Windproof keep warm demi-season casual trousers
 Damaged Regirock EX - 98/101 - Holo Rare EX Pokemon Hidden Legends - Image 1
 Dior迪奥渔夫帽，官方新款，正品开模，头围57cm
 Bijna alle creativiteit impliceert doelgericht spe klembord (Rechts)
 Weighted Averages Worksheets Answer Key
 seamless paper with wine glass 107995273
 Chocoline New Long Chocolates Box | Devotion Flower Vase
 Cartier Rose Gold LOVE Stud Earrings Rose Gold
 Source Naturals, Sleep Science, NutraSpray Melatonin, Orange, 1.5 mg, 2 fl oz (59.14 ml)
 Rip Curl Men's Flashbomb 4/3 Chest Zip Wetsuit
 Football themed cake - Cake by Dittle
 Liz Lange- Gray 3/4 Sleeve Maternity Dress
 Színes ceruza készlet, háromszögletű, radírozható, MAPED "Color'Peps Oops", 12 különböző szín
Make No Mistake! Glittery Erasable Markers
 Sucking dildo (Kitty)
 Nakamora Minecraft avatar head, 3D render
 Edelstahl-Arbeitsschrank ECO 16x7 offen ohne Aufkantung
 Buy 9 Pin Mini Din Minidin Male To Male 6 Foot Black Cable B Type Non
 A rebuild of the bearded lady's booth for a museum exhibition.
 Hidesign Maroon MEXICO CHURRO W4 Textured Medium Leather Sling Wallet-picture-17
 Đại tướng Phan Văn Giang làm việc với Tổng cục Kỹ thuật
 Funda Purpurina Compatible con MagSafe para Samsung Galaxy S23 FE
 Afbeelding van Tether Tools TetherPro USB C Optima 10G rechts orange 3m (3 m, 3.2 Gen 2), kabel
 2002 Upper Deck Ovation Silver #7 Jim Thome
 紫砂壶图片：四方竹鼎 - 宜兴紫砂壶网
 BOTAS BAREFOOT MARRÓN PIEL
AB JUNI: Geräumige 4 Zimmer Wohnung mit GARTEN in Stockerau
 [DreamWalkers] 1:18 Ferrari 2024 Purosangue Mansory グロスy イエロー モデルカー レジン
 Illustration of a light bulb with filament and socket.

### EXERCISE GOAL
Copy out the records once more, with nothing altered.

### EXPECTED ANSWER
Windproof keep warm demi-season casual trousers
 Damaged Regirock EX - 98/101 - Holo Rare EX Pokemon Hidden Legends - Image 1
 Dior迪奥渔夫帽，官方新款，正品开模，头围57cm
 Bijna alle creativiteit impliceert doelgericht spe klembord (Rechts)
 Weighted Averages Worksheets Answer Key
 seamless paper with wine glass 107995273
 Chocoline New Long Chocolates Box | Devotion Flower Vase
 Cartier Rose Gold LOVE Stud Earrings Rose Gold
 Source Naturals, Sleep Science, NutraSpray Melatonin, Orange, 1.5 mg, 2 fl oz (59.14 ml)
 Rip Curl Men's Flashbomb 4/3 Chest Zip Wetsuit
 Football themed cake - Cake by Dittle
 Liz Lange- Gray 3/4 Sleeve Maternity Dress
 Színes ceruza készlet, háromszögletű, radírozható, MAPED "Color'Peps Oops", 12 különböző szín
Make No Mistake! Glittery Erasable Markers
 Sucking dildo (Kitty)
 Nakamora Minecraft avatar head, 3D render
 Edelstahl-Arbeitsschrank ECO 16x7 offen ohne Aufkantung
 Buy 9 Pin Mini Din Minidin Male To Male 6 Foot Black Cable B Type Non
 A rebuild of the bearded lady's booth for a museum exhibition.
 Hidesign Maroon MEXICO CHURRO W4 Textured Medium Leather Sling Wallet-picture-17
 Đại tướng Phan Văn Giang làm việc với Tổng cục Kỹ thuật
 Funda Purpurina Compatible con MagSafe para Samsung Galaxy S23 FE
 Afbeelding van Tether Tools TetherPro USB C Optima 10G rechts orange 3m (3 m, 3.2 Gen 2), kabel
 2002 Upper Deck Ovation Silver #7 Jim Thome
 紫砂壶图片：四方竹鼎 - 宜兴紫砂壶网
 BOTAS BAREFOOT MARRÓN PIEL
AB JUNI: Geräumige 4 Zimmer Wohnung mit GARTEN in Stockerau
 [DreamWalkers] 1:18 Ferrari 2024 Purosangue Mansory グロスy イエロー モデルカー レジン
 Illustration of a light bulb with filament and socket.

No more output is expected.